## Aim
Using the work chair excerpt below, explain why the trunk and thighs of a worker sitting on the chair can form an angle between 100 and 120 degrees. Answer in one to three sentences.

## Source excerpt

The fastening mechanism is composed of a vertical fastening portion and a horizontal fastening portion, which are fastened at an angle in the range of 85 to 95 degrees. The vertical fastening portion is engageable with the first fastening means of the backrest while the horizontal fastening portion is engageable with the second fastening means of the seat-pan.
The support leg is provided at the top end thereof with a rotary fastening member engageable with the rotary fastening unit of the seat-pan.
The pelvic support of the seat-pan of the work chair of the present invention has a longitudinal depth ranging between 15 and 30 centimeters. The thigh support of the seat-pan has an inclination ranging between 15 and 35 degrees in relation to the pelvic support. As a result, the trunk and the thighs of a worker sitting on the work chair form an angle of 100 degrees or so. In addition, the seat-pan of the work chair of the present invention is provided with an anti-skidding means located at or near the junction between the pelvic support and the thigh support.
The backrest of the work chair of the second preferred embodiment of the present invention can be similar in construction to the backrest of the prior art work chair, but preferably is similar in construction to the backrest of the first preferred embodiment of the present invention.
Preferably, the pelvic support of the work chair of the present invention is slightly inclined toward the backrest and has a longitudinal depth ranging between 15 and 30 centimeters, preferably 20 and 25 centimeters. The thigh support of the seat-pan has an inclination ranging between 15 and 35 degrees, preferably 20 and 25 degrees in relation to the pelvic support. The anti-skidding means is capable of locating the ischial tuberosity of a worker sitting on the work chair. The anti-skidding means of the work chair of the present invention is similar in construction to the anti-skidding means of the prior art work chair. As the thigh support has an inclination in the range of 15 to 35 degrees, the trunk and the thighs of a worker sitting on the work chair can form an angle ranging between 100 and 120 degrees.
The anti-skidding means of the seat-pan of the present invention is preferably similar in construction to an anti-skidding baffle having a ridged cross section, with the ridged edge line being located about 1-2 centimeters, preferably 1.2-1.6 centimeters, higher than the junction line between the pelvic support and the thigh support.
The fastening mechanism of the support leg of the second preferred embodiment of the present invention is similar in fastening method to the fastening mechanism of the support leg of the first preferred embodiment of the present invention.

## Excerpted data

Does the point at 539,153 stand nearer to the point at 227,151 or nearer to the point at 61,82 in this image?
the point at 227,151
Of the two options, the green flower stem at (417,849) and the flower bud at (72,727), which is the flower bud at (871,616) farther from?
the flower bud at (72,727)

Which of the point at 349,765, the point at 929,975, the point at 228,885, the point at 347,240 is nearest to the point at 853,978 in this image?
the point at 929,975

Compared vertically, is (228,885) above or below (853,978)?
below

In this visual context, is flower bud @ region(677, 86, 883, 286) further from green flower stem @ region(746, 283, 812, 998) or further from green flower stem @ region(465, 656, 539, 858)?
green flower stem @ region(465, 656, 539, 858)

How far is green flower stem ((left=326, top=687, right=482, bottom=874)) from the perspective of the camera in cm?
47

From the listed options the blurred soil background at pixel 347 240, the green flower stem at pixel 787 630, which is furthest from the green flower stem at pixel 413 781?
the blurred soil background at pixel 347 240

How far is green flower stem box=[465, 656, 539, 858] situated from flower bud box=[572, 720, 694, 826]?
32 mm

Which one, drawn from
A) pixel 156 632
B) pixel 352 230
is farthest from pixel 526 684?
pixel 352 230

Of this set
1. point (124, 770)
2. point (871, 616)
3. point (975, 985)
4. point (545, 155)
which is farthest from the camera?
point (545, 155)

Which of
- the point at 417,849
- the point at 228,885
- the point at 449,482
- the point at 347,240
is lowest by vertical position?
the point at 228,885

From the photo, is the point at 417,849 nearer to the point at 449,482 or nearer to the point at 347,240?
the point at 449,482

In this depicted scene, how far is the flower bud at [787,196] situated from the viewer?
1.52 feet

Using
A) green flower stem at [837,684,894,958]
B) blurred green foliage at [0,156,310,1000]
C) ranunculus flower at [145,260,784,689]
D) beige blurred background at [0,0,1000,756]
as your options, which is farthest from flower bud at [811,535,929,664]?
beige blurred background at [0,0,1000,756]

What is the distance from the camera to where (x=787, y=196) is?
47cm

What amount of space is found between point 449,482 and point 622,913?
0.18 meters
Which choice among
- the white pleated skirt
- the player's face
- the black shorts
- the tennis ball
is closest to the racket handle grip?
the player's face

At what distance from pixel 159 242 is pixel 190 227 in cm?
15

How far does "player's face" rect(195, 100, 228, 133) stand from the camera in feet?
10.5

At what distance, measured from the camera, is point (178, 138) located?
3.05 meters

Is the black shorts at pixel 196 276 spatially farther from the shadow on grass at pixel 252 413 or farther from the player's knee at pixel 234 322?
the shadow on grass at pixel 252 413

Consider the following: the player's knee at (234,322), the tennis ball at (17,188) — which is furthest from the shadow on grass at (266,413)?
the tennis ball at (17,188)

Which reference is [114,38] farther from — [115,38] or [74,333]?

## Solution for this problem
The thigh support of the seat-pan is inclined between 15 and 35 degrees in relation to the pelvic support. Because of this inclination, the trunk and the thighs of a seated worker can form an angle ranging between 100 and 120 degrees.